* Begin DOCUMENT EXCERPT *

# Sub for Rice Bran Oil



## nappint

Does anyone know of a good substitute for Rice Bran Oil? I only use a small amount in my recipe but it's hard to find around here and I don't really want to pay for the shipping from Columbus if I can just sub it for something similar and more readily available.

Thanks!


----------



## Lynn_Theesfeld

On the soap forum I was on a lady wanted to know a sub for Rice bran Oil and everyone said Olive oil, I would think it goes both ways  - have you tried a feed store to get it? you will end up paying more for it though.


----------



## nappint

Thanks Lynn - I haven't tried the feed store, didn't even think about that. I'll check the next time I'm there. 

I did go to the restaurant supply place yesterday in Ft. Worth (someone here posted about it a few weeks back) and while I was astonished at all the awesome food, fruits, veggies, meat, cheese and yummies they had I was a bit disappointed in their oil stock - mainly canola and fry oil (soybean). I was really hoping to get some rice bran and palm  So now I think I'm going to have to tweak my recipe. Olive is easy to get and I'm sure a little more olive won't hurt a thing


----------



## Kalne

Olive....I purchased pomace olive at the KC store and it was cheaper than I was paying for Rice Bran or any other liquid oil. And the coconut oil I got from them came from.....Columbus! I'm going to see if they will order the palm for me and at what price.

* End DOCUMENT EXCERPT *
* Begin SOURCE DATA *

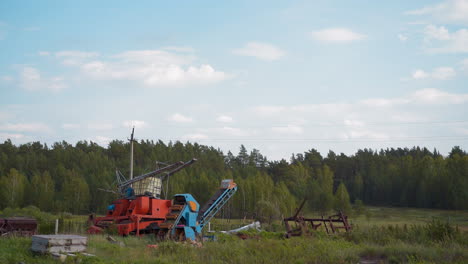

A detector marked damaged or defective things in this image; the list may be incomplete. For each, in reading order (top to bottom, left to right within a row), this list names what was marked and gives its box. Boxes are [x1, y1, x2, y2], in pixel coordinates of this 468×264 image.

rusty combine harvester [0, 218, 38, 236]
rusty combine harvester [282, 199, 352, 238]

* End SOURCE DATA *

- [WHAT YOU SHOULD DO]: In the rice bran oil thread, what oils did the restaurant supply place in Ft. Worth mainly carry?

- [SOLUTION FOR THIS EXERCISE]: Mainly canola and fry oil (soybean).